The lake has remained below full capacity since 1983 due to drought and increased water demand. As of April 2020, Lake Mead held 42.97% of full capacity with 11.3 million acre feet (1.39×1013 L), up from 10.4 million acre feet (1.28×1013 L) in 2019 and the low of 9.8 million acre feet (1.21×1013 L) 2016. It has been smaller than Lake Powell (the second largest US reservoir when both are full) since 2013.
The lake was named after Elwood Mead, who was the commissioner of the U.S. Bureau of Reclamation from 1924 to 1936, during the planning and construction of the Boulder Canyon Project that created the dam and lake. Lake Mead was established as the Boulder Dam Recreation Area in 1936 administrated by the National Park Service. The name was changed to the Lake Mead National Recreation Area in 1947, and Lake Mohave and the Shivwits Plateau were later added to its jurisdiction. Both lakes and the surrounding area offer year-round recreation options.

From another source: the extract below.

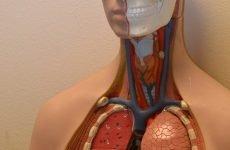 Гепатит у чоловіків: ознаки, симптоми, лікування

The accumulated water from Hoover Dam forced the evacuation of several communities, most notably St. Thomas, Nevada, whose last resident left the town in 1938. The ruins of St. Thomas are sometimes visible when the water level in Lake Mead drops below normal. Lake Mead also covered the sites of the Colorado River landings of Callville and Rioville, Nevada, and the river crossing of Bonelli's Ferry, between Arizona and Nevada.
At lower water levels, a high-water mark or "bathtub ring" is visible in photos that show the shoreline of Lake Mead. The bathtub ring is white because of the leaching of minerals on previously submerged surfaces.